**What to work on**: Return the records below word for word, with no changes.

(Collected data entries)
_ _ _

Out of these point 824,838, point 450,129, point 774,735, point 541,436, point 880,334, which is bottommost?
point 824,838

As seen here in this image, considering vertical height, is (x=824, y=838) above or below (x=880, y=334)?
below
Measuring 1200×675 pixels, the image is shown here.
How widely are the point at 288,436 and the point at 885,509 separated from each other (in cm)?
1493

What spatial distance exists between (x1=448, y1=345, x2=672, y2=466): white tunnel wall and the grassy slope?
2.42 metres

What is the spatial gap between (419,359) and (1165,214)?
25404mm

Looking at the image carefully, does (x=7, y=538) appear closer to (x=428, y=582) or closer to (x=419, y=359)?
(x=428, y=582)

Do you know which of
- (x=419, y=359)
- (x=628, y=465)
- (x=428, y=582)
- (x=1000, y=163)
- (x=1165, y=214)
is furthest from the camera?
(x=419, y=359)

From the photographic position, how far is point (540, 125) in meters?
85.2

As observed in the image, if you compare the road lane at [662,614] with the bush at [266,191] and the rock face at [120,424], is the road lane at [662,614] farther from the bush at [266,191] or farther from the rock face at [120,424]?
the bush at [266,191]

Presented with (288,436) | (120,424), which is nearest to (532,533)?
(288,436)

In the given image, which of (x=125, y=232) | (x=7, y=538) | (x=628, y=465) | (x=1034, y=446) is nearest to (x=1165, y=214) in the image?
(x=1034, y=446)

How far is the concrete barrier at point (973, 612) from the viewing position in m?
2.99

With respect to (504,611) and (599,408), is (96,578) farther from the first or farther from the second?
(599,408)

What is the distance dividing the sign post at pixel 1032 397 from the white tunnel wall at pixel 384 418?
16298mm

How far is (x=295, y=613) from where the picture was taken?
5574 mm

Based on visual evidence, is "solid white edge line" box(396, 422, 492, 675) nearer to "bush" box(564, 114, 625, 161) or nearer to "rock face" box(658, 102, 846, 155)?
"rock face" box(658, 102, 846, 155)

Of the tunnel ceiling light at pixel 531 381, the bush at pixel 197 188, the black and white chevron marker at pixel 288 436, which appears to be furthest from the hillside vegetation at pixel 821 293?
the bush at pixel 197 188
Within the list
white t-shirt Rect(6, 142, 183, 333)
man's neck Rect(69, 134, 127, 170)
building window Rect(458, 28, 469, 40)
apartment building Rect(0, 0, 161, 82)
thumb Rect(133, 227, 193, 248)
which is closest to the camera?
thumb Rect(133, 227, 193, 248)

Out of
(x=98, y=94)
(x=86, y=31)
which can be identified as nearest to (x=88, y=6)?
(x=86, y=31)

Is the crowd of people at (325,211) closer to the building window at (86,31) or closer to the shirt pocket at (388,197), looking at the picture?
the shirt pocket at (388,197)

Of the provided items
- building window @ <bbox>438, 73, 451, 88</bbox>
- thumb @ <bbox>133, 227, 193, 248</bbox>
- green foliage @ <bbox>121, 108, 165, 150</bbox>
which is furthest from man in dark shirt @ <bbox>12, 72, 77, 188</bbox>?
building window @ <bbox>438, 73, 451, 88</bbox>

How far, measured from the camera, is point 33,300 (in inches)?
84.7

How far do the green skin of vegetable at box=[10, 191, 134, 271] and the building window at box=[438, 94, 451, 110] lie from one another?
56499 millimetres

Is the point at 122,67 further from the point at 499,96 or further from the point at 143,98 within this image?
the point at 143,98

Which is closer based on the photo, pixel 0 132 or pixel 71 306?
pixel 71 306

_ _ _

**Answer to the exercise**:
Out of these point 824,838, point 450,129, point 774,735, point 541,436, point 880,334, which is bottommost?
point 824,838

As seen here in this image, considering vertical height, is (x=824, y=838) above or below (x=880, y=334)?
below
Measuring 1200×675 pixels, the image is shown here.
How widely are the point at 288,436 and the point at 885,509 separated from each other (in cm)?
1493

What spatial distance exists between (x1=448, y1=345, x2=672, y2=466): white tunnel wall and the grassy slope?
2.42 metres

What is the spatial gap between (419,359) and (1165,214)?
25404mm

Looking at the image carefully, does (x=7, y=538) appear closer to (x=428, y=582) or closer to (x=419, y=359)?
(x=428, y=582)

Do you know which of
- (x=419, y=359)
- (x=628, y=465)
- (x=428, y=582)
- (x=1000, y=163)
- (x=1165, y=214)
is furthest from the camera?
(x=419, y=359)

From the photographic position, how far is point (540, 125) in meters?
85.2

As observed in the image, if you compare the road lane at [662,614] with the bush at [266,191] and the rock face at [120,424], is the road lane at [662,614] farther from the bush at [266,191] or farther from the rock face at [120,424]?
the bush at [266,191]

Presented with (288,436) | (120,424), which is nearest to (532,533)?
(288,436)

In the given image, which of (x=125, y=232) | (x=7, y=538) | (x=628, y=465) | (x=1034, y=446) is nearest to (x=1165, y=214) in the image?
(x=1034, y=446)

How far is the concrete barrier at point (973, 612) from the viewing position in m?
2.99

With respect to (504,611) and (599,408), is (96,578) farther from the first or farther from the second?
(599,408)

What is the distance dividing the sign post at pixel 1032 397 from the white tunnel wall at pixel 384 418?
16298mm

How far is (x=295, y=613) from where the picture was taken?
5574 mm

Based on visual evidence, is "solid white edge line" box(396, 422, 492, 675) nearer to "bush" box(564, 114, 625, 161) or nearer to "rock face" box(658, 102, 846, 155)?
"rock face" box(658, 102, 846, 155)

Of the tunnel ceiling light at pixel 531 381, the bush at pixel 197 188, the black and white chevron marker at pixel 288 436, which appears to be furthest from the hillside vegetation at pixel 821 293?
the bush at pixel 197 188
Within the list
white t-shirt Rect(6, 142, 183, 333)
man's neck Rect(69, 134, 127, 170)
building window Rect(458, 28, 469, 40)
apartment building Rect(0, 0, 161, 82)
thumb Rect(133, 227, 193, 248)
which is closest to the camera?
thumb Rect(133, 227, 193, 248)

Out of
(x=98, y=94)
(x=86, y=31)
which can be identified as nearest to (x=88, y=6)?
(x=86, y=31)

Is the crowd of people at (325,211) closer to the building window at (86,31) or closer to the shirt pocket at (388,197), looking at the picture?
the shirt pocket at (388,197)

Of the provided items
- building window @ <bbox>438, 73, 451, 88</bbox>
- thumb @ <bbox>133, 227, 193, 248</bbox>
- green foliage @ <bbox>121, 108, 165, 150</bbox>
which is furthest from man in dark shirt @ <bbox>12, 72, 77, 188</bbox>?
building window @ <bbox>438, 73, 451, 88</bbox>

How far, measured from the camera, is point 33,300 (in inches)?
84.7

How far do the green skin of vegetable at box=[10, 191, 134, 271] and the building window at box=[438, 94, 451, 110] lie from one another?
56499 millimetres

Is the point at 122,67 further from the point at 499,96 or further from the point at 143,98 within this image?
the point at 143,98

Which is closer based on the photo, pixel 0 132 or pixel 71 306?
pixel 71 306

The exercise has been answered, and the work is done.